> **PAGE EXCERPT**:
The influence of the All India Majlis-e-Ittehadul Muslimeen (AIMIM) in Hyderabad is best reflected by the Charminar Assembly constituency, which the Asaduddin Owaisi-led party has never lost over the last six decades.
The AIMIM has kept its grip on Charminar and other seats in Hyderabad’s “Old City” since the 1967 Assembly polls, first by backing Independent candidates from there and later replacing them with its own nominees.
In 1962, its leader Sultan Salahuddin Owaisi, Asaduddin’s father, won his first Assembly election from Pathergatti as an Independent. However, the breakthrough came in 1967, when three Independents backed by the organisation got elected as the MLAs, including Salahuddin who won from the Charminar seat that came into existence following the 1963 delimitation exercise.
The AIMIM continued to gain cultural ground in the area, and the Independents kept winning their seats in Old Hyderabad with its support till 1989, when the organisation started fielding its own candidates in the Assembly elections. In 1994, Asaduddin would also make his debut by contesting and winning the Charminar seat.
The AIMIM currently holds seven seats in the 119-member Telangana Assembly – Charminar, Yakutpura, Karwan, Malakpet, Bahadurpura, Chandrayangutta and Nampally. Six of these seven segments, which have been retained by the party since 2009, fall in Old City, which encompasses areas marked with historical remnants of the Deccan Sultanate and the Asif Jahi-era monuments.

Transcribed page contents
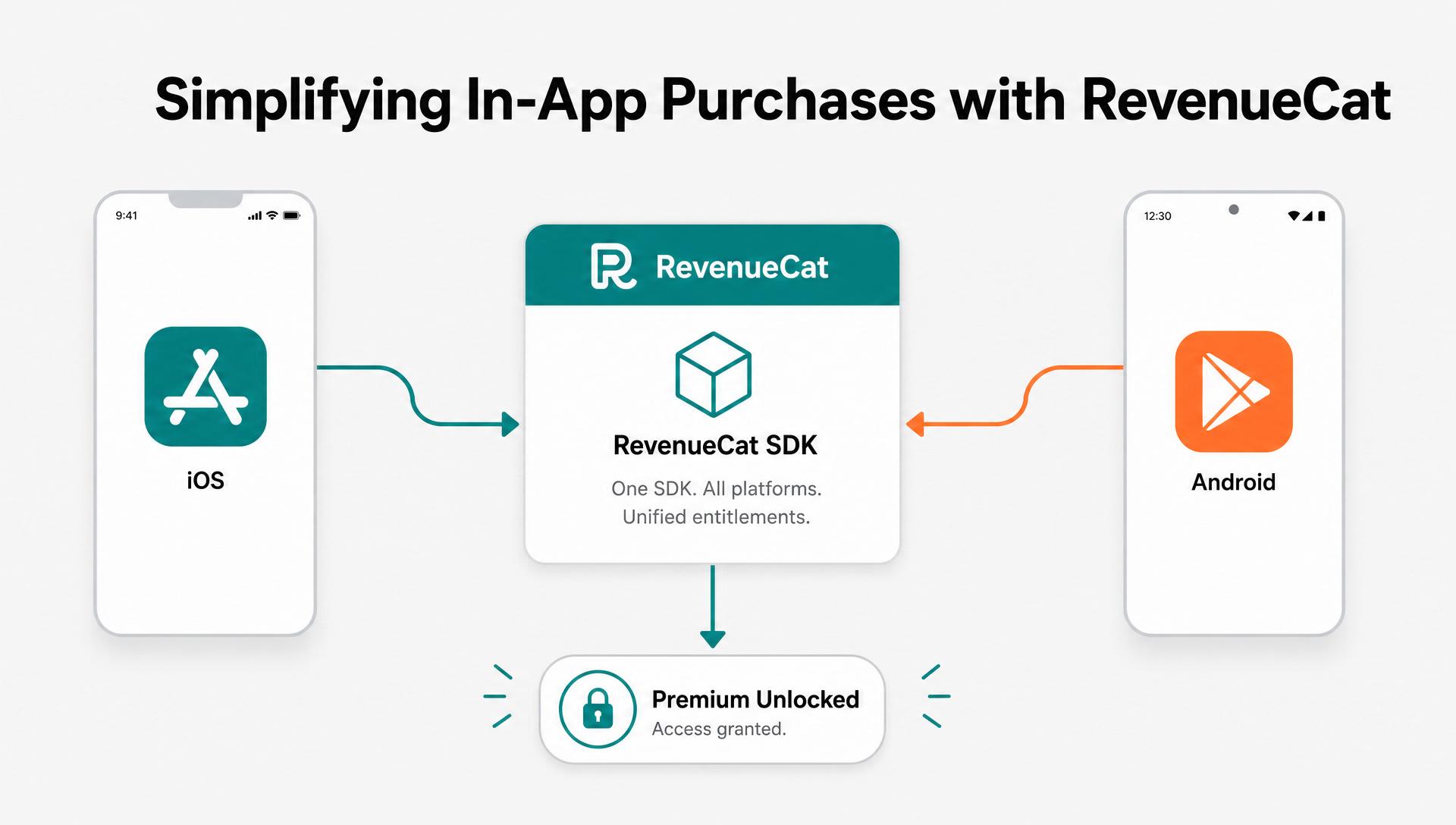 Simplifying In-App Purchases with RevenueCat

9:41

iOS

RevenueCat

RevenueCat SDK

One SDK. All platforms.
Unified entitlements.

12:30

Android

Premium Unlocked
Access granted.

> **TASK GOAL**: Transcribe the passage on the AIMIM in Hyderabad, starting at "The AIMIM continued" and ending at "Asif Jahi-era monuments.".

> **RESULT FOR THIS TASK**:
The AIMIM continued to gain cultural ground in the area, and the Independents kept winning their seats in Old Hyderabad with its support till 1989, when the organisation started fielding its own candidates in the Assembly elections. In 1994, Asaduddin would also make his debut by contesting and winning the Charminar seat.
The AIMIM currently holds seven seats in the 119-member Telangana Assembly – Charminar, Yakutpura, Karwan, Malakpet, Bahadurpura, Chandrayangutta and Nampally. Six of these seven segments, which have been retained by the party since 2009, fall in Old City, which encompasses areas marked with historical remnants of the Deccan Sultanate and the Asif Jahi-era monuments.